_Il tuo obiettivo_
Secondo il testo estratto sui film e le serie TV, con quale film Gianfranco Rosi ha ottenuto il Leone d'Oro?

_Testo estratto_
-=-=-=-=-

SFONDI STORICI E VITE IMMAGINATE

Come di consueto la rubrica “In poche righe” affronta alcuni film e serie TV attraverso rapidi lampi critico-interpretativi.

DUSE

Pietro Marcello in cerca. Obiettivo: un cinema di largo respiro che mantenga rigore e integrità di ciò che ha concepito in passato. Di questo cineasta spontaneo e colto, selvatico e raffinato insieme, abbiamo bisogno. Ha di fatto fondato un’estetica, unica anche in seno alle tante contraddizioni del “cinema del reale”. Con Martin Eden ha ideato un grande film camminando sulle uova del cinema d’essai, senza romperle: un autoritratto ingenuo ma disperatamente vero (Jack London c’est moi), che stava col Marcello precedente e annunciava un nuovo Marcello. Con Duse purtroppo è involuzione. Tanta, tanta polvere che pesa su un ritratto biopico prevedibile, recitato a smorfie grandattoriali, un po’ martoniano e un po’ goliniano, nella terra di nessuno (e poi basta D’Annunzio, per favore!).

SOTTO LE NUVOLE

Anche Gianfranco Rosi ha segnato la stagione d’oro del “cinema del reale”, arrivando a un Leone d’Oro (Sacro GRA) che pareva l’annuncio di una rivoluzione compresa anche dal pubblico generalista. Poi tutto si è un po’ accartocciato, e lo stesso Rosi – pur nuovamente premiatissimo con Fuocoammare – sembra aver faticato a trovare progetti forti e limpidi. Sotto le nuvole torna alla pratica pre-esistente, con un’osservazione molto elegante (bianco e nero in senso nobilitante e ritrattistico) di una Parthenope della gente comune, tra tracce, monumenti, istituzioni, e coloro che li abitano in carne e ossa. Questa città-catalogo (di forme, di soggetti) sembra però ferma alle idee di dieci o quindici anni fa. E con Napoli è complicato proporsi come disvelatori, senza il coraggio del barocco esasperato sorrentiniano o l’energia del realismo dal basso.

-=-=-=-=-

_Dati forniti_

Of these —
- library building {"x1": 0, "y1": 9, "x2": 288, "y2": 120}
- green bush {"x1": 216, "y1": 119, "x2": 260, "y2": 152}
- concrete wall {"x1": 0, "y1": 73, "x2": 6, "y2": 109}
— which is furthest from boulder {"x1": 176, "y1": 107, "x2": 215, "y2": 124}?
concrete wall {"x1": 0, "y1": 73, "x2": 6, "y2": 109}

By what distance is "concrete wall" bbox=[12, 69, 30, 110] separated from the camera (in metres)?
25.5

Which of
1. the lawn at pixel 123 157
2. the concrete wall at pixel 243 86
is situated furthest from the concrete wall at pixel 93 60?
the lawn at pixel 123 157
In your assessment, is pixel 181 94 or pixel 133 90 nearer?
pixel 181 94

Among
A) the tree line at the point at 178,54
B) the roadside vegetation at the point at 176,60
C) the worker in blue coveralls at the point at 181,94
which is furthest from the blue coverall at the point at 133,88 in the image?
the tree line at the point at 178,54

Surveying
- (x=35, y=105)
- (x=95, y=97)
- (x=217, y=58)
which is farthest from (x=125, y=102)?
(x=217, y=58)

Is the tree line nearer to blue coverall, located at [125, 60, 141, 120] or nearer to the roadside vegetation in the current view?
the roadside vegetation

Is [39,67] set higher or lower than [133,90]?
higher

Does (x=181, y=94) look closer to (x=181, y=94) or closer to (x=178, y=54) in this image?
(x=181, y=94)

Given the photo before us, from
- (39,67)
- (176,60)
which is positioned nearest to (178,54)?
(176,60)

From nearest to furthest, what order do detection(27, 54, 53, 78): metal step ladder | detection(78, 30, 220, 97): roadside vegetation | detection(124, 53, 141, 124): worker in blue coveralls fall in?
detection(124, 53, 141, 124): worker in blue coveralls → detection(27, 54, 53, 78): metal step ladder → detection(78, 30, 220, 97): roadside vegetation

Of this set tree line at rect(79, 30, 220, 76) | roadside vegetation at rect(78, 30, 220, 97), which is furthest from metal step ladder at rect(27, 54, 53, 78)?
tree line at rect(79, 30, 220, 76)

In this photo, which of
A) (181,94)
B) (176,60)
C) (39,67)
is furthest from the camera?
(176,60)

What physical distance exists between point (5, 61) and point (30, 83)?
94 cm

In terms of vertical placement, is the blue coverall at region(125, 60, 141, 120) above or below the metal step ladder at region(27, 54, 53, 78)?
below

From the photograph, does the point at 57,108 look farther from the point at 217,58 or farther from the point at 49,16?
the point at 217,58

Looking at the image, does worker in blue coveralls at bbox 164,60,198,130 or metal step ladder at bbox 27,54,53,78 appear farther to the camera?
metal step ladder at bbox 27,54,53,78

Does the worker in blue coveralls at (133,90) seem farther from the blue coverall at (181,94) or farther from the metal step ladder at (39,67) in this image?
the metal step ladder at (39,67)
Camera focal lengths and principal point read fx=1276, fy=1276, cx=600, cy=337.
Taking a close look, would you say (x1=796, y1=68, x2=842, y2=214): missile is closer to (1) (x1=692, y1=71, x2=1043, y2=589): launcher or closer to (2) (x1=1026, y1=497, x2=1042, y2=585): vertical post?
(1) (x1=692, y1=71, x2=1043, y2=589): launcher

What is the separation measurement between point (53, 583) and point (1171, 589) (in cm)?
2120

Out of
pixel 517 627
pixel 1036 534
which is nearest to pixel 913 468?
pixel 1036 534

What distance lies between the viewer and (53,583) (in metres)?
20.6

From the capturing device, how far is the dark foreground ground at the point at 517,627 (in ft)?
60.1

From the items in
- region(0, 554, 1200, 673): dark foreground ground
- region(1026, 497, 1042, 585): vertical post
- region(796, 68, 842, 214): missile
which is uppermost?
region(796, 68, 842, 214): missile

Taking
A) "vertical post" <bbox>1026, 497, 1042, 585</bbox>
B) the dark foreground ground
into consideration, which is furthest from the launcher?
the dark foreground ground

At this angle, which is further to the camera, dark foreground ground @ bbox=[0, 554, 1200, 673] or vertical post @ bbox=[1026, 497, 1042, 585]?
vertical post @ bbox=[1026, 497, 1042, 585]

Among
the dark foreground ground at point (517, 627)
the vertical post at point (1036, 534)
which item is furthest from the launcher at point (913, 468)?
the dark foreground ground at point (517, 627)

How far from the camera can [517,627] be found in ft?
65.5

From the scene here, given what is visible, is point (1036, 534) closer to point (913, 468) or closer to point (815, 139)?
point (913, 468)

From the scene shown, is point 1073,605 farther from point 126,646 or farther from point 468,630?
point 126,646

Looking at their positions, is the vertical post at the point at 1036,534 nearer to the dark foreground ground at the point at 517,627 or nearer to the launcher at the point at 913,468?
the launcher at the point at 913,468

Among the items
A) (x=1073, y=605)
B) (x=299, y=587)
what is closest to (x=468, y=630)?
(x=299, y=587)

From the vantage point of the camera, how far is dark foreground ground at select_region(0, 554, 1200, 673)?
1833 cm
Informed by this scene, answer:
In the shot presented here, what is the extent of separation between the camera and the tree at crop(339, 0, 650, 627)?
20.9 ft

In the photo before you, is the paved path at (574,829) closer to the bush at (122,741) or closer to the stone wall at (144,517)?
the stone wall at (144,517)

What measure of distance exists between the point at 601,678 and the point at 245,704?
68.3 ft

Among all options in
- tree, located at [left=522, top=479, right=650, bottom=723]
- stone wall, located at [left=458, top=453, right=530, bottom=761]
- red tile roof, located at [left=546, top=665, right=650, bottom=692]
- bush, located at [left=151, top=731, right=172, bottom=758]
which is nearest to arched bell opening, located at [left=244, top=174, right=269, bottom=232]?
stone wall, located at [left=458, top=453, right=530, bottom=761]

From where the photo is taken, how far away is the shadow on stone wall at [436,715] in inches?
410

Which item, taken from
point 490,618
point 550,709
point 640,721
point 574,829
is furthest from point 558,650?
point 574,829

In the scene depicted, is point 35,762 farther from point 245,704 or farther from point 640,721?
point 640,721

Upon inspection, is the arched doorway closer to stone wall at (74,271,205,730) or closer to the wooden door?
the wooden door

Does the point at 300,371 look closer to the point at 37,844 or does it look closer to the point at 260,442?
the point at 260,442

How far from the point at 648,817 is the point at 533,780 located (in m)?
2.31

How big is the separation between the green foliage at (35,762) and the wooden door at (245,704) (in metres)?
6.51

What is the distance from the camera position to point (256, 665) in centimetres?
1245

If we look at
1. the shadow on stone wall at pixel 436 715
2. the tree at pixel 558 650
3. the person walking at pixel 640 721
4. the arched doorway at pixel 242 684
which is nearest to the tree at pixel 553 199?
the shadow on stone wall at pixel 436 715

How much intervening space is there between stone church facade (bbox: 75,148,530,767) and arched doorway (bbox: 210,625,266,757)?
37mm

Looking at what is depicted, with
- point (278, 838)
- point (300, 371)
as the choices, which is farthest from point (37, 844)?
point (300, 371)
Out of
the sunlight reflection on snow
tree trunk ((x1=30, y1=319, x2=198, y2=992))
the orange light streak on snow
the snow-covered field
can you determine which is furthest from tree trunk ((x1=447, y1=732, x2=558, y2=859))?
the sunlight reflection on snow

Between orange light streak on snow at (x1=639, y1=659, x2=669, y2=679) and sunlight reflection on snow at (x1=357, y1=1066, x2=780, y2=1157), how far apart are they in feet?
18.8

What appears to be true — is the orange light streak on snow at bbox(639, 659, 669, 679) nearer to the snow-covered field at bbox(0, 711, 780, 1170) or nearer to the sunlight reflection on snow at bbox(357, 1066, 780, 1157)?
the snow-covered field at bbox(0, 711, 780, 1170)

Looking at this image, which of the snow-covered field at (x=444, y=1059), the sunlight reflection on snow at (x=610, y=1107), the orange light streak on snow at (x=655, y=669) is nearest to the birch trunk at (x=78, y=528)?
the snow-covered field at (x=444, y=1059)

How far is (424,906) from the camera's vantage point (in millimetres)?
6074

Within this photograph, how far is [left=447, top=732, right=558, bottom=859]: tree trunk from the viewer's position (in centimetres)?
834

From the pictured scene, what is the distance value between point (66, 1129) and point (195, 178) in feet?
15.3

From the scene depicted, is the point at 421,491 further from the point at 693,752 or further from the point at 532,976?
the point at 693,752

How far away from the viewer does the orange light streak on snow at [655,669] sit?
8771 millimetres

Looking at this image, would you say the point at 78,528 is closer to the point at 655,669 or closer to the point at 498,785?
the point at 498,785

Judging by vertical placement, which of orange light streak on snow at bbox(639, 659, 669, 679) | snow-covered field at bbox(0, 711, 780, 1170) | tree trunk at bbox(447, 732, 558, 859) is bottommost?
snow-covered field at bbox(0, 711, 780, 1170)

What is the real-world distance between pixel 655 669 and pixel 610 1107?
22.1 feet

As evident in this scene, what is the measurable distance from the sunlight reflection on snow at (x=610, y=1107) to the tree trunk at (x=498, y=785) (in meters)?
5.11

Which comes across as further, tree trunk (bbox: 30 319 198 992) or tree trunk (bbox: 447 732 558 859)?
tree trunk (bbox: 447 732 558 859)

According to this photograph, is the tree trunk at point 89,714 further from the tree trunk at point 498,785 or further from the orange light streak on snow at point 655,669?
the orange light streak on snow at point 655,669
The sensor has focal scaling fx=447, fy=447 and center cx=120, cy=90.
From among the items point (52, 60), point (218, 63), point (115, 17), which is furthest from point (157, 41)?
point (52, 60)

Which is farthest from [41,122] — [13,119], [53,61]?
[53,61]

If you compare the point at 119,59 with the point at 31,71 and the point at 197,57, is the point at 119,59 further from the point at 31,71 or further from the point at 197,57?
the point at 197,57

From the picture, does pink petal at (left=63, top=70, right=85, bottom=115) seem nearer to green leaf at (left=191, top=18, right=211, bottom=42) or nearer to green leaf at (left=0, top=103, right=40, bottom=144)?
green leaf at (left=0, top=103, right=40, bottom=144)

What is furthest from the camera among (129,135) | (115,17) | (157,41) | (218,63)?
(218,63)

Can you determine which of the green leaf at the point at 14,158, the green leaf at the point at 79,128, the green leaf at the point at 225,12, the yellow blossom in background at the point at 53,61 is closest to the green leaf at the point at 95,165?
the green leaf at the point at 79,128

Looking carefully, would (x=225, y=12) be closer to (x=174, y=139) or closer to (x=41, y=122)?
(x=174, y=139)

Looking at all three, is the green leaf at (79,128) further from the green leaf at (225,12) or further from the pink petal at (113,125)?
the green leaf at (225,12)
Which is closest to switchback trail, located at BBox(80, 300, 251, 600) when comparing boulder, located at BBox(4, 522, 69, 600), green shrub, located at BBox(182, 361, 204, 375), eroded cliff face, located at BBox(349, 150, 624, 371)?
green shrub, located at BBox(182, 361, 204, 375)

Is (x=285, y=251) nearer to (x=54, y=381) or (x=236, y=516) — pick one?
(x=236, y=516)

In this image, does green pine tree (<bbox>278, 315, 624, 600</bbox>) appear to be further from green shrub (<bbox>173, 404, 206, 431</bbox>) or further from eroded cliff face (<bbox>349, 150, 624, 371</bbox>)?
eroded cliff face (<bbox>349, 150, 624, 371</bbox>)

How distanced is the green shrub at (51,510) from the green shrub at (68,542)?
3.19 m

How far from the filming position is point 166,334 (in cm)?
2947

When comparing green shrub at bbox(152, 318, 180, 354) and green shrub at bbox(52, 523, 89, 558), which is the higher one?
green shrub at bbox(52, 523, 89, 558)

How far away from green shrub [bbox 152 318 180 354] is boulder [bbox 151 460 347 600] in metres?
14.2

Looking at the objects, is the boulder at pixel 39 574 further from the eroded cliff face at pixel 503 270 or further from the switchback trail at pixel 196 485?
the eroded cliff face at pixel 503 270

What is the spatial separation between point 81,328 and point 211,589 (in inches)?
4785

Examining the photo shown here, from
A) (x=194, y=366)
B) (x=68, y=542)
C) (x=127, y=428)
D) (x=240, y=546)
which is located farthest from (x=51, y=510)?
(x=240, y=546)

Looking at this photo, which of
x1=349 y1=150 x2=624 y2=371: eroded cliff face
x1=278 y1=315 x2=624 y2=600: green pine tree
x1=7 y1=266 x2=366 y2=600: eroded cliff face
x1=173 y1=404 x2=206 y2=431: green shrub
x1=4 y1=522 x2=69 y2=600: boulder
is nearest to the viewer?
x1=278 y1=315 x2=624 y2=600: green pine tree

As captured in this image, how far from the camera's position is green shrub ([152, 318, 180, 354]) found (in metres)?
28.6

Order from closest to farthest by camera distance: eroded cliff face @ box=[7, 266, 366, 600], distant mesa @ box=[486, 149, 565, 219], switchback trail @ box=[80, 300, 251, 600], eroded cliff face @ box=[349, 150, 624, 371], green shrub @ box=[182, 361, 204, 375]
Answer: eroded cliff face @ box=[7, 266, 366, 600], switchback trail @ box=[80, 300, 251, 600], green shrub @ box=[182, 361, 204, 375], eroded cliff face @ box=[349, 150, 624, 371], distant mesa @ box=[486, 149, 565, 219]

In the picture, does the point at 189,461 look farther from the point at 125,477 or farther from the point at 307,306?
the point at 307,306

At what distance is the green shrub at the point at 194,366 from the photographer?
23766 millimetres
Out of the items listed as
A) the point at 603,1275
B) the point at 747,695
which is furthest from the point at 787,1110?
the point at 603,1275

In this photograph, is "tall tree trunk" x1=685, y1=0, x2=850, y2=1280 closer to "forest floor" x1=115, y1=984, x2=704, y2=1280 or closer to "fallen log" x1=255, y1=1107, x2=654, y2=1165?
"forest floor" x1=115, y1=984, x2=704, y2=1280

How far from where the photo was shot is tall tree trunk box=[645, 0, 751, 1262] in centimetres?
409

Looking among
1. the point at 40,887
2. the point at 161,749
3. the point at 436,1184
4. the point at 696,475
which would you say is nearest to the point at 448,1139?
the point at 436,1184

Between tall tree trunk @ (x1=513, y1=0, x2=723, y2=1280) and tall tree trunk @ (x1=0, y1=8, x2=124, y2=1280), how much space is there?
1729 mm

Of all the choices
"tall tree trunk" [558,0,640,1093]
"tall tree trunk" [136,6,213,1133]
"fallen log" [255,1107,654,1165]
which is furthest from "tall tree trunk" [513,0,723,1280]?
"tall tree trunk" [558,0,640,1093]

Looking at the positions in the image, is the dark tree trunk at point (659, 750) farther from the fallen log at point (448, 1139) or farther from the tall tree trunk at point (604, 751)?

-=-=-=-=-

_Risposta_
Gianfranco Rosi ha ottenuto il Leone d'Oro con Sacro GRA.